Sure, the Queen Victoria Market is impressive, but this smaller foodie oasis in Melbourne’s hip Prahran shopping district was actually established 14 years earlier and is Melbourne’s oldest produce market. The building, however, is from the 1920s, since the original structure was destroyed by a fire. Here, clients will find some of the finest produce and proteins that Victoria has to offer, a few gourmet coffee shops that will change the way they think about their coffee beans and family-owned delicatessens with imaginative savories and sweets to sample. Two of the must-see stalls include M.J. Mow Potatoes, where fourth-generation proprietor Michael Mow can tell you the best way to cook any and every potato, and Damian Pike, whose selection of mushrooms is the most varied funghi assemblage you’ll ever see.

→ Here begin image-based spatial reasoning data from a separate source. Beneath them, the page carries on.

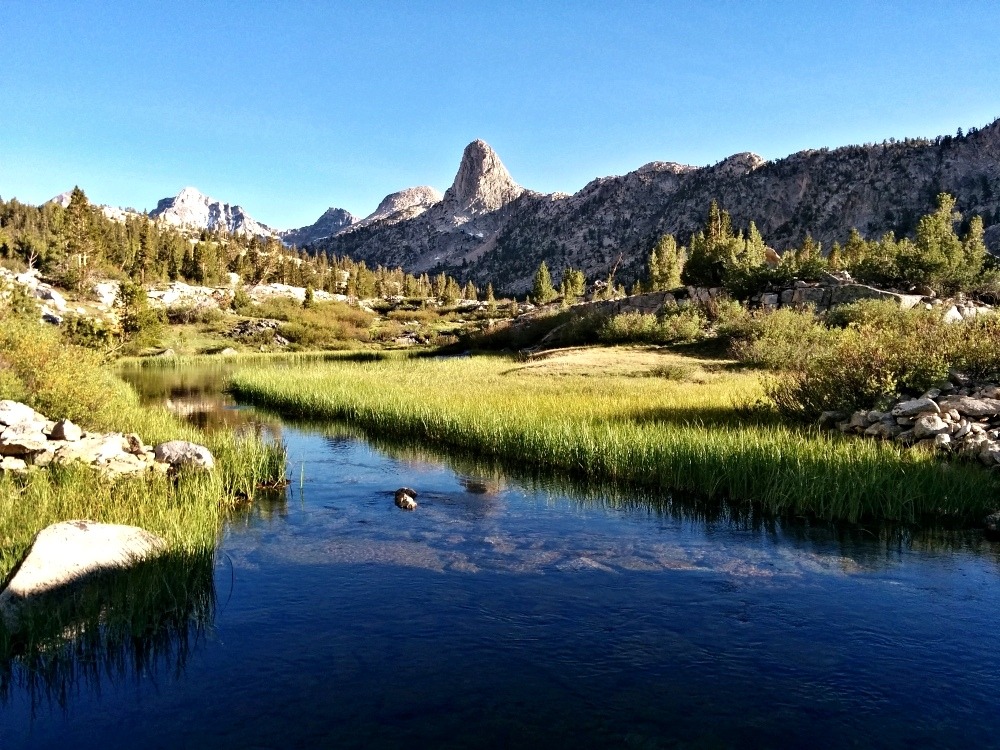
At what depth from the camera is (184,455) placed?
16641 millimetres

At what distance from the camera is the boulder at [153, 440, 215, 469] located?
16312 millimetres

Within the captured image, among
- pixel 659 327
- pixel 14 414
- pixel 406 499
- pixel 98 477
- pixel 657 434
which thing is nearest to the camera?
pixel 98 477

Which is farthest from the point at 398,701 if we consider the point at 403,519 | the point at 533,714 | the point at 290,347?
the point at 290,347

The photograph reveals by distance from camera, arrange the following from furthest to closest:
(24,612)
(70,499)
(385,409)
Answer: (385,409)
(70,499)
(24,612)

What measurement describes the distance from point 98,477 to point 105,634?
23.1ft

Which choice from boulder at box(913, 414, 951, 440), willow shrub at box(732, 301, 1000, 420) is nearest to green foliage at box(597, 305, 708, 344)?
willow shrub at box(732, 301, 1000, 420)

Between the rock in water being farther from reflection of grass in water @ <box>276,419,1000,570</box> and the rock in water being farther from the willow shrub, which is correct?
the willow shrub

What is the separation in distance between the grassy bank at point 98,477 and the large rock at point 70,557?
2.00 ft

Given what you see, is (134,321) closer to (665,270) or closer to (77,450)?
(77,450)

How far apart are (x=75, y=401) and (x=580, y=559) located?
16.8 metres

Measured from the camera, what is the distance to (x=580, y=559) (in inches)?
442

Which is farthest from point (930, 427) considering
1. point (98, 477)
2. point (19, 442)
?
point (19, 442)

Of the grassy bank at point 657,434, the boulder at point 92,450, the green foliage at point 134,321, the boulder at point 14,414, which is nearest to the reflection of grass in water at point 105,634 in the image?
the boulder at point 92,450

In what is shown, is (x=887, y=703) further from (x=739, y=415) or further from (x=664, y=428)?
(x=739, y=415)
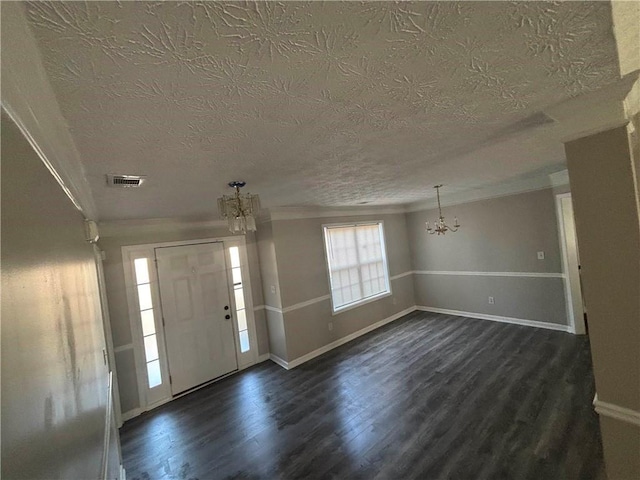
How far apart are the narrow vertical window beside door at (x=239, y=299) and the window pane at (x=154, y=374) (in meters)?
1.09

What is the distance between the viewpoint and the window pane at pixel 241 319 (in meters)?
4.23

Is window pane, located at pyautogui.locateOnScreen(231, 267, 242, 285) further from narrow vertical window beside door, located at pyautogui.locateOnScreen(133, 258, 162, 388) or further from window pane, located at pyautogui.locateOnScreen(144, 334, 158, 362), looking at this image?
window pane, located at pyautogui.locateOnScreen(144, 334, 158, 362)

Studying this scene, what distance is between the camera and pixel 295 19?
0.67m

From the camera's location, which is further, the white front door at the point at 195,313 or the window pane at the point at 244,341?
the window pane at the point at 244,341

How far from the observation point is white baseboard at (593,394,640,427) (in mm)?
1340

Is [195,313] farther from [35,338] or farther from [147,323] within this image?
[35,338]

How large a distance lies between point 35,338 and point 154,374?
11.6 feet

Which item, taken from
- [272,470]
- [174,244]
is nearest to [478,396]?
[272,470]

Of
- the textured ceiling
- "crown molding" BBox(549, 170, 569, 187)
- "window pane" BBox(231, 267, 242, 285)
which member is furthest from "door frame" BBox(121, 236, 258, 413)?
"crown molding" BBox(549, 170, 569, 187)

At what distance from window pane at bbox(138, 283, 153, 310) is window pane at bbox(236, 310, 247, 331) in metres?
1.18

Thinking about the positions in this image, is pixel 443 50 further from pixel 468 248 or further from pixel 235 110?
pixel 468 248

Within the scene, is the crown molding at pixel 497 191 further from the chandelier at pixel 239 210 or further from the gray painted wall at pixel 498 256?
the chandelier at pixel 239 210

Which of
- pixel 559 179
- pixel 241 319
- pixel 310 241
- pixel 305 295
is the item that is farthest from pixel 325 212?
pixel 559 179

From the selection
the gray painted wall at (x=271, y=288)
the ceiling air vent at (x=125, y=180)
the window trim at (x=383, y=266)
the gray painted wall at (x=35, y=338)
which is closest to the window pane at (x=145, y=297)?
the gray painted wall at (x=271, y=288)
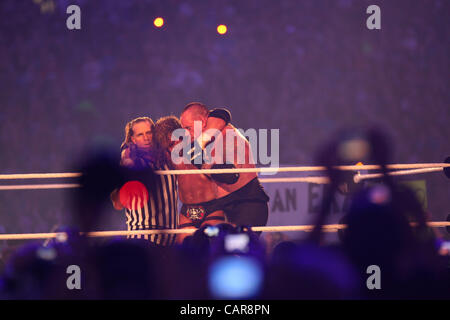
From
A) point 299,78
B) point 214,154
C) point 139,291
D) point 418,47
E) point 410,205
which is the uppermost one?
point 418,47

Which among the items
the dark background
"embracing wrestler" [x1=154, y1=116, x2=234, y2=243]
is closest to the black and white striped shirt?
"embracing wrestler" [x1=154, y1=116, x2=234, y2=243]

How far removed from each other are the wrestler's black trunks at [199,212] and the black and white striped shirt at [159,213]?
36 centimetres

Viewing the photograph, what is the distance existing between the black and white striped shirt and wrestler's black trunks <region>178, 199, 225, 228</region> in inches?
14.3

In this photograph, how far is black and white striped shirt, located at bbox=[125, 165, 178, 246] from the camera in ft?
8.84

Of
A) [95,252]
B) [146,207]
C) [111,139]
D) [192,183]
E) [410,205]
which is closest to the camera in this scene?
[95,252]

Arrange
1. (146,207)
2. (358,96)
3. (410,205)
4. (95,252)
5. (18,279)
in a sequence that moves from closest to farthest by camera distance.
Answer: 1. (18,279)
2. (95,252)
3. (410,205)
4. (146,207)
5. (358,96)

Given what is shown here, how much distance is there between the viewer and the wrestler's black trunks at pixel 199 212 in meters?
3.23

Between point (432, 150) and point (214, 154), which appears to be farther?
point (432, 150)

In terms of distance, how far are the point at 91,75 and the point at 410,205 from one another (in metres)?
2.87

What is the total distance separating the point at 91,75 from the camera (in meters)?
3.74

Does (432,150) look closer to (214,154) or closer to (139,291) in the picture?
(214,154)

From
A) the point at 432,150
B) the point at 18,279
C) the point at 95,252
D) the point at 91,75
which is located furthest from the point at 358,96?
the point at 18,279

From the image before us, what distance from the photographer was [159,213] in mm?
2787

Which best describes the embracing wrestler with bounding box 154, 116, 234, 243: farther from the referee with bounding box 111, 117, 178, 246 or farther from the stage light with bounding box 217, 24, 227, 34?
the stage light with bounding box 217, 24, 227, 34
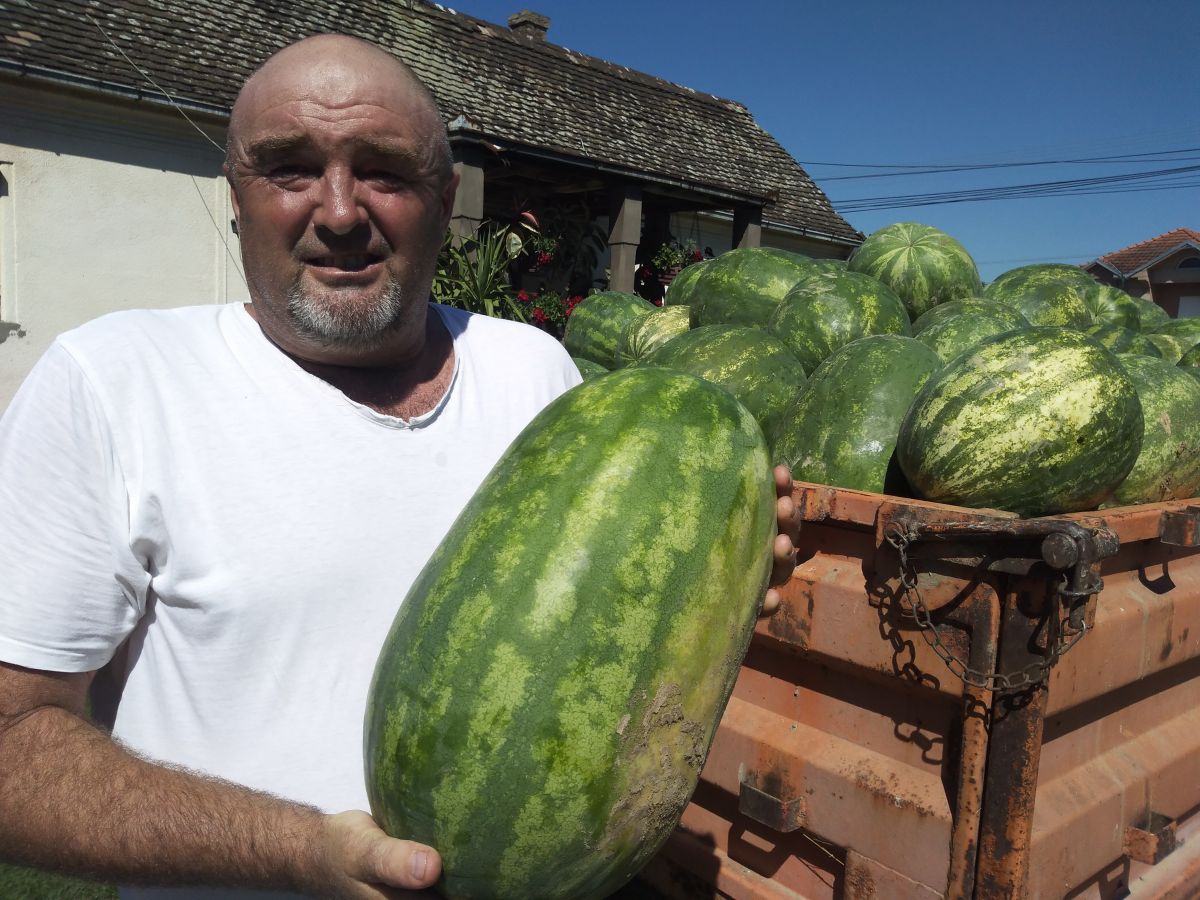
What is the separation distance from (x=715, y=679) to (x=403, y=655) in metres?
0.56

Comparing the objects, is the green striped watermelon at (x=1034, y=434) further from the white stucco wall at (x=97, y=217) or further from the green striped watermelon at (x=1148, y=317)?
the white stucco wall at (x=97, y=217)

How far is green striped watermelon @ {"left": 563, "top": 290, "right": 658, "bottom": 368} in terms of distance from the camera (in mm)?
5316

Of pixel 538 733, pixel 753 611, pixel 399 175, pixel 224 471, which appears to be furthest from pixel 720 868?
pixel 399 175

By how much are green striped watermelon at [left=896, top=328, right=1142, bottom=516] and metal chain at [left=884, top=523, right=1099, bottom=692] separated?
0.53 meters

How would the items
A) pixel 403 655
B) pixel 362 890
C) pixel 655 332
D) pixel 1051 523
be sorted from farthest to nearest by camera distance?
1. pixel 655 332
2. pixel 1051 523
3. pixel 403 655
4. pixel 362 890

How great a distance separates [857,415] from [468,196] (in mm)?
8824

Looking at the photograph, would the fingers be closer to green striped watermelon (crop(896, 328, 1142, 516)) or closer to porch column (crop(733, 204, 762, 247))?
green striped watermelon (crop(896, 328, 1142, 516))

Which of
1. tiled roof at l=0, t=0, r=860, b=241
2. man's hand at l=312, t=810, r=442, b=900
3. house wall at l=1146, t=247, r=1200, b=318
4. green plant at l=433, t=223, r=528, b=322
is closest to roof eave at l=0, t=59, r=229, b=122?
tiled roof at l=0, t=0, r=860, b=241

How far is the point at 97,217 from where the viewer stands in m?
10.2

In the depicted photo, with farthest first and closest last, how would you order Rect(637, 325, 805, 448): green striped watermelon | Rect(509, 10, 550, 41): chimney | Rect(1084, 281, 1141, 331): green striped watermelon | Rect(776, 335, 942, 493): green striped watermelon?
1. Rect(509, 10, 550, 41): chimney
2. Rect(1084, 281, 1141, 331): green striped watermelon
3. Rect(637, 325, 805, 448): green striped watermelon
4. Rect(776, 335, 942, 493): green striped watermelon

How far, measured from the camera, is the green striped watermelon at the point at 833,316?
12.4 ft

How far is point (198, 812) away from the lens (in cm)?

It has been a long day so far, and it’s likely getting on towards the magic hour…making it the perfect time to check out Melbourne’s latest high-rise viewing deck located on the 88th floor of the crystalline Eureka Tower, the highest public vantage point in the Southern Hemisphere. Clients can ride out over the surrounding buildings in an all-glass chamber that moves out from the side of the building (complete with silly sound effects of creaks and breaking glass). At the top, even the faint of heart should be able to enjoy the breathtaking views of the city and Port Phillip Bay in the distance at sunset from the fenced-in outdoor deck.
Dinner at Cutler & Co.
Born and bred in Melbourne, chef Andrew McConnell made a name for himself at his other Melbourne restaurant, Cumulus, which is still a bona fide gastronomic temple on Flinders Lane, right in the heart of the city. For his encore, he has decided to tone it down and take it to funky Gertrude Street in Melbourne’s more bohemian Fitzroy neighborhood — a land of vintage furniture stores, young designers’ boutiques and live music venues. The menu and decor may be pared down (think exposed brick walls, bare bulbs, no tablecloths), but the menu is still a tour de force of Australian flavors prepared with a sophisticated flair. Dishes like seared scallops with parsley root, nettles and fresh horseradish; spanner crab, abalone and sweet corn soup; pan-roasted John Dory with prawns, Jerusalem artichoke and slippery jack mushrooms; and slow-roasted quail with Brussels sprouts, chestnuts and quince leave no doubt that McConnell’s reputation will soon reach far beyond his native city.